On Christmas Day most of us will be sitting down to a large dinner made of the same kind of food: turkey and stuffing, various trimmings, brussels sprouts, followed by Christmas pudding and mince pies. We take it for granted that this is traditional Christmas food, even if we are aware that turkey replaced goose only in the twentieth century, and that there is a huge variety of other kinds of seasonal foods, including spiced beef and ham.
Europe has a huge variety of Christmas bread and cakes from the Greek christopsomo to the Swedish julbröd, and these days we can find Italian pannetone in our supermarkets. But if we want to eat something typically English and traditional to the Christmas season, nothing but plum pudding will do. How English it really is, however, how old the tradition of eating it at Christmas is and even what it really consists of, are not so simple.
The French cook Alfred Suzanne, who published his La cuisine anglaise in 1894 after having worked as chef to the Duke of Bedford, described in awed tones the Christmas preparations in a typical grand English household, which included ‘hetacombs of turkeys, geese, game of all sorts .. and mountains of plum puddings, ovens full of mince pies.’ His contemporary Philéas Gilbert (1857-1942), denied that the English had invented plum pudding, or even that there was anything particularly English about it. But as he said, the English have so few dishes of their own that they can be allowed to claim this one. Another French food writer, Bourdeau, thought that the prototype for ‘English’ plum pudding was an ancient Greek dish described in Athenaeus’ account of a wedding feast in the late second century AD.

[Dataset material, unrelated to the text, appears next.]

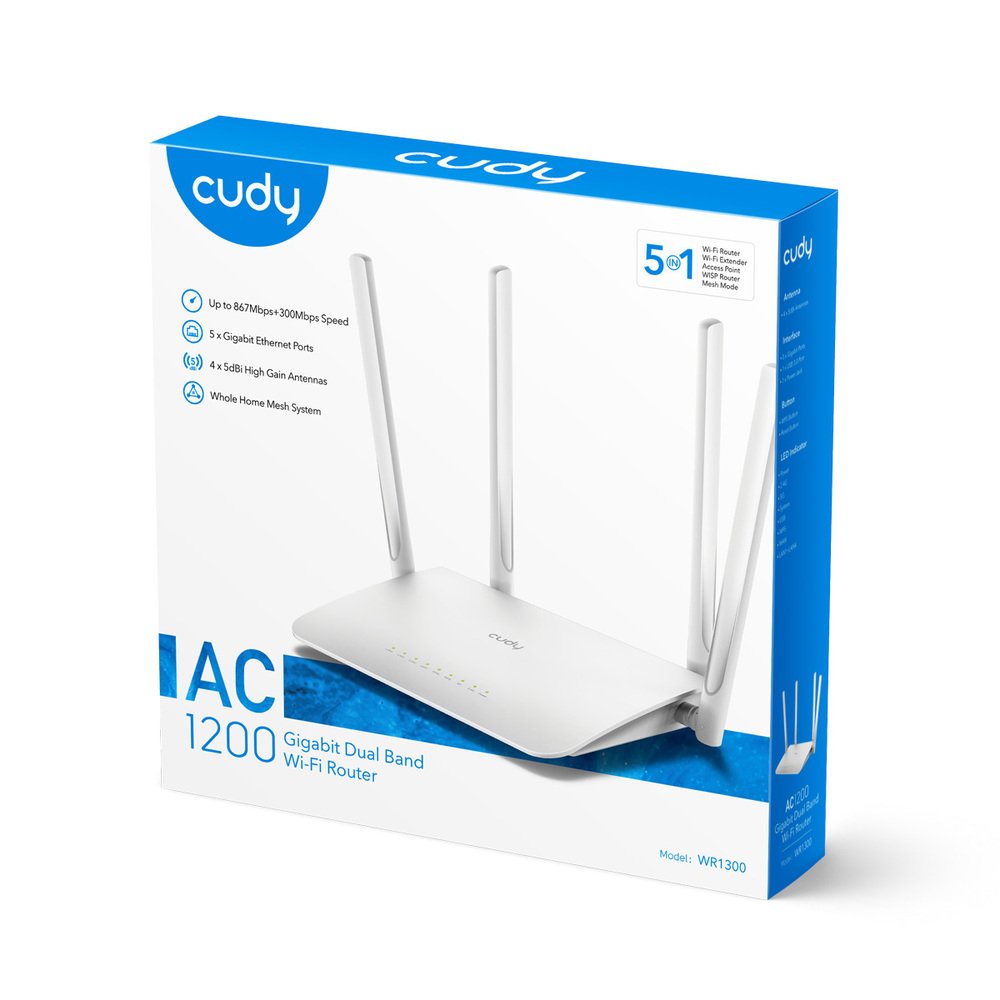 CUDY AC1200 Gigabit Mesh WiFi Router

Plum pudding goes back to the late Middle Ages. Originally it would have been very different from the steamed pudding brought to the table with a halo of flames to which we are accustomed. For one thing, it would have been served not at the end of a dinner but at the start. In fact, it is referred to in fifteenth-century sources as ‘pottage’, and it would probably have resembled a thick soup rather than a pudding. These early types of plum pudding or pottage reflected the medieval taste for mixing meat and fruit in the same dish. Typically they contained chopped beef or mutton, onions and sometimes a root vegetable such as turnip, dried fruit, and breadcrumbs, which were usually used to thicken stews in medieval recipes. A fifteenth-century Middle English manuscript in the British Library (Harleian MS 4016) contains a variant in the form of a seasonal Christmas recipe for ‘grete pye’, containing beef, capons, hens, duck, woodcock or other game birds, all chopped into small pieces and mixed with suet, then baked in a ‘coffin’ of pastry with dates and currants, and seasoned with mace, cloves and saffron. ‘Plum pudding’ is a misnomer, because these dishes did not contain plums at all. ‘Plum’ in late medieval usage could mean any kind of dried fruit, and although plums were cultivated in medieval orchards, raisins, currants and dates were usually used instead. At some point in the sixteenth century meat seems to have disappeared from these puddings, though suet remained. It was probably around this time as well that pottage became pudding, partly because more homes began to have ovens where food could be baked, and partly because of the invention of the pudding cloth in the early seventeenth century – before this a steamed pudding was usually made in the lining of a pig’s stomach.
Originally plum puddings were not specifically associated with Christmas, and they were just as likely to be eaten at All Hallows (1st November) or New Year’s. The precise Christmas association seems to date from the 1670s, and may have been a Restoration-period response to the prohibition on special foods at Christmas under Cromwell’s commonwealth (1649-60). But if we are looking for the earliest recipe that conforms to our notion of Christmas pudding, we have to look no farther back than the nineteenth century, the age when so many of our supposedly venerable traditions really began.